Matthew smiled. Behind them, the Academy exploded. The carriage jolted slightly with the force of the impact.
“We don’t . . . have to be parabatai,” Matthew said, his voice quiet under the sound of the blast. “I said it to make your father take me with you, so I could execute my new plan, but we don’t . . . have to. I mean, unless you . . . maybe want to be.”
James had thought he wanted a friend like himself, a parabatai who was shy and quiet and would enter in on James’s feelings about the terror of parties. Instead here was Matthew, who was the life and soul of every party, who made dreadful hairbrush decisions, who was unexpectedly and terribly kind. Who had tried to be his friend and kept trying, even though James did not know what trying to be a friend looked like. Who could see James, even when he was a shadow.
“Yes,” James said simply.
“What?” said Matthew, who always knew what to say.
“I’d like that,” said James. He curled his hands, one around his father’s coat sleeve, and one around Matthew’s. He held on to them, all the way home.
Shadowhunter Academy, 2008
“So James found a parabatai and everything worked out great,” Simon said. “That’s awesome.”
James was Tessa Gray’s son, Simon had realized, a long way into the story. It was strange to think of that: It seemed to bring that lost boy very close, he and his friend. Simon liked the sound of James. He’d liked Tessa, too.
And though he was starting to get the feeling, even without his memories, that he hadn’t always liked Jace Herondale—he liked him now.
Catarina rolled her eyes so hard Simon thought he could hear them roll, like tiny, exasperated bowling balls.
“No, Simon. The Academy drove James Herondale out for being different, and all the people who loved him could do was follow him out. The people who drove them out did have to rebuild part of their precious Academy, mind you.”
“Uh,” said Simon. “Sorry, is the message I’m meant to be learning ‘get out, get out as fast as you can’?”
“Maybe,” Catarina said. “Maybe the message is to trust your friends. Maybe the message is not that people in the past did badly but that now we must all strive to do better. Maybe the message is you have to work these things out for yourself. You think all lessons have easy conclusions? Don’t be a child, Daylighter. You’re not immortal anymore. You don’t have much time to waste.”
Simon took that as the dismissal it was, scooping up his books. “Thanks for the story, Ms.
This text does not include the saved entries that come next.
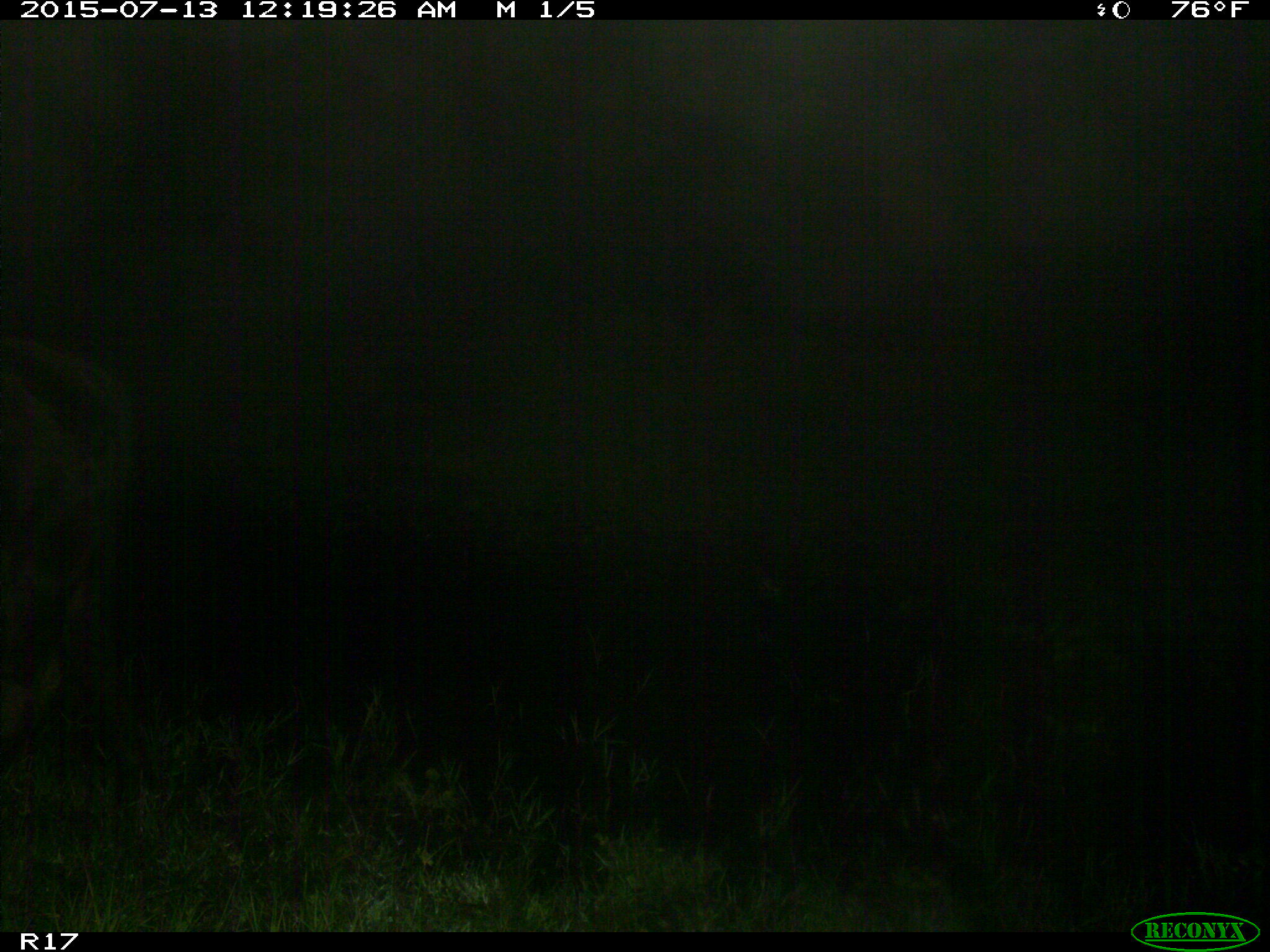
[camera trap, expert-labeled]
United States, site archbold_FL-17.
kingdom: Animalia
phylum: Chordata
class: Mammalia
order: Artiodactyla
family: Bovidae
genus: Bos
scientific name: Bos taurus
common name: domestic cow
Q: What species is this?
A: Bos taurus (domestic cow).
Loss.”
He ran down the stairs and out of the Academy, but he was too late, as he’d known he would be.
He was barely out of the door when he saw the dregs, filthy and tired, arm in arm, lurching up from the training grounds. Marisol was in front, her arm looped with George’s. It looked as if someone had tried to pull out all her hair.
“Where were you, Lewis?” she called. “We could have used you cheering for us as we won!”
Some way behind them were the elites. Jon was looking very unhappy, which filled Simon with a deep sense of peace.
Trust your friends, Catarina had said.
Simon might speak up for mundies in class, but it mattered more that George and Marisol and Sunil spoke up too. Simon didn’t want to change things by being the special one, the exceptional mundane, the former Daylighter and former hero. They had all chosen to come try to be heroes. His fellow dregs could win without him.
There was one more motive Catarina might have had that she had not announced, Simon thought.
She had heard this story from her dead friend Ragnor Fell.
Catarina had listened to her friend’s stories, the way James Herondale had listened to his father’s stories. Being able to tell the stories over again, having someone to listen and learn, meant her friend was not lost.
Maybe he could write to Clary, Simon thought, as well as Isabelle. Maybe he could trust her to love him despite how often he might fail her. Maybe he was ready to be told stories about himself and about her. He didn’t want to lose his friend.
Simon was writing his letter to Clary when George came in, toweling his hair. He had taken his life in his hands and risked the showers in the dregs’ bathroom.
“Hey,” Simon said.
“Hey, where were you while the game was happening?” George asked. “I thought you were never coming back and I’d have to be pals with Jon Cartwright. Then I thought about being pals with Jon, was overwhelmed with despair, and decided to find one of the frogs I know are living in here, give it little frog glasses and call it Simon 2.0.”
Simon shrugged, not sure how much he was supposed to tell. “Catarina kept me after class.”
“Careful, or someone might start rumors about you two,” said George. “Not that I would judge. She’s obviously . . . ceruleanly charming.”